▶ [INSTRUCTION]: Write out the text of each record below word for word, omitting the pictures.

Web page caption snippets

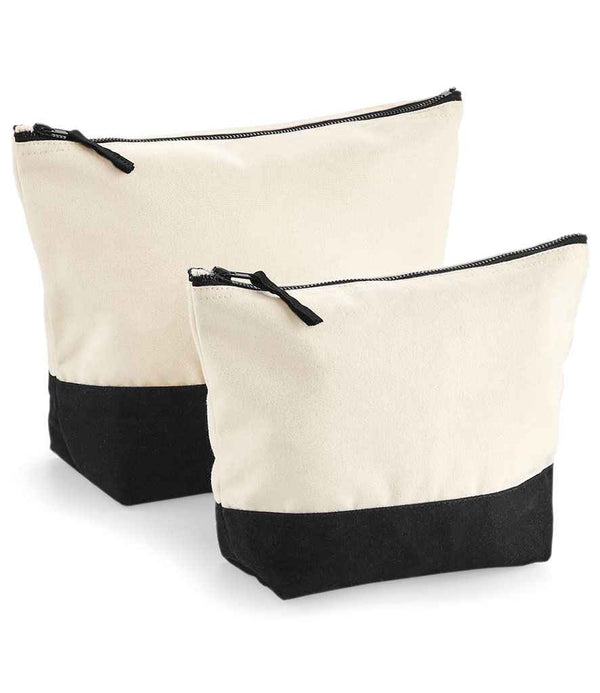 The Westford Mill Dipped Base Accessory Bags by Westford Mill are two canvas zipper pouches with a cream top and black base, standing upright. Both have secure zip closures and versatile uses; one pouch is larger than the other.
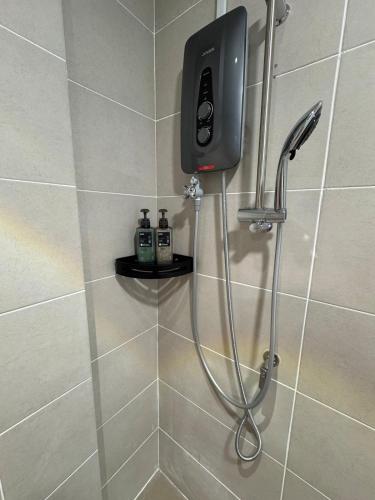 a shower with a soap dispenser in a bathroom at The Calm Corner Summermall in Kota Samarahan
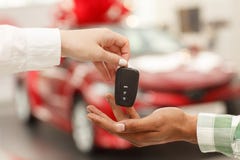 Hombre africano que recibe llaves del coche de dependienta imagen de archivo Hombre africano que recibe llaves del coche de dependienta imagen de archivo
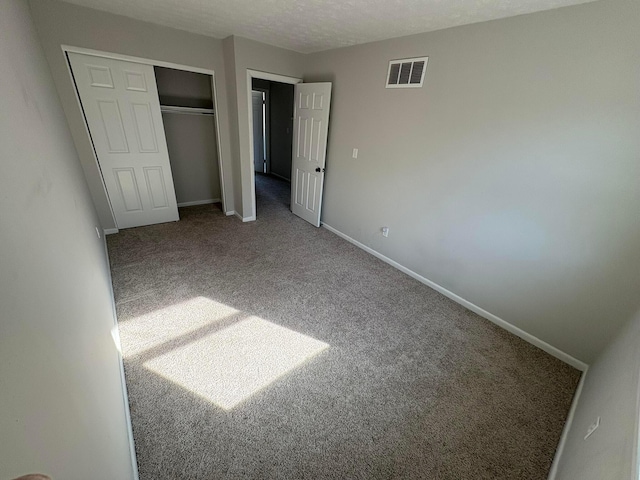 5464 Aspen Rd, Columbus, OH 43229 - unfurnished bedroom with carpet, a closet, and baseboards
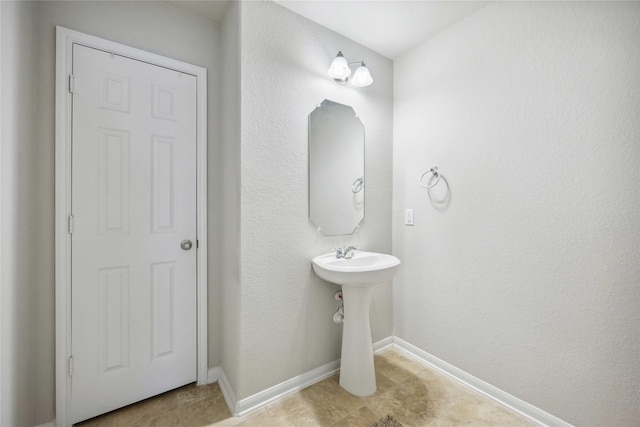 bathroom featuring baseboards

▶ [TASK RESPONSE]:
 The Westford Mill Dipped Base Accessory Bags by Westford Mill are two canvas zipper pouches with a cream top and black base, standing upright. Both have secure zip closures and versatile uses; one pouch is larger than the other.
 a shower with a soap dispenser in a bathroom at The Calm Corner Summermall in Kota Samarahan
 Hombre africano que recibe llaves del coche de dependienta imagen de archivo Hombre africano que recibe llaves del coche de dependienta imagen de archivo
 5464 Aspen Rd, Columbus, OH 43229 - unfurnished bedroom with carpet, a closet, and baseboards
 bathroom featuring baseboards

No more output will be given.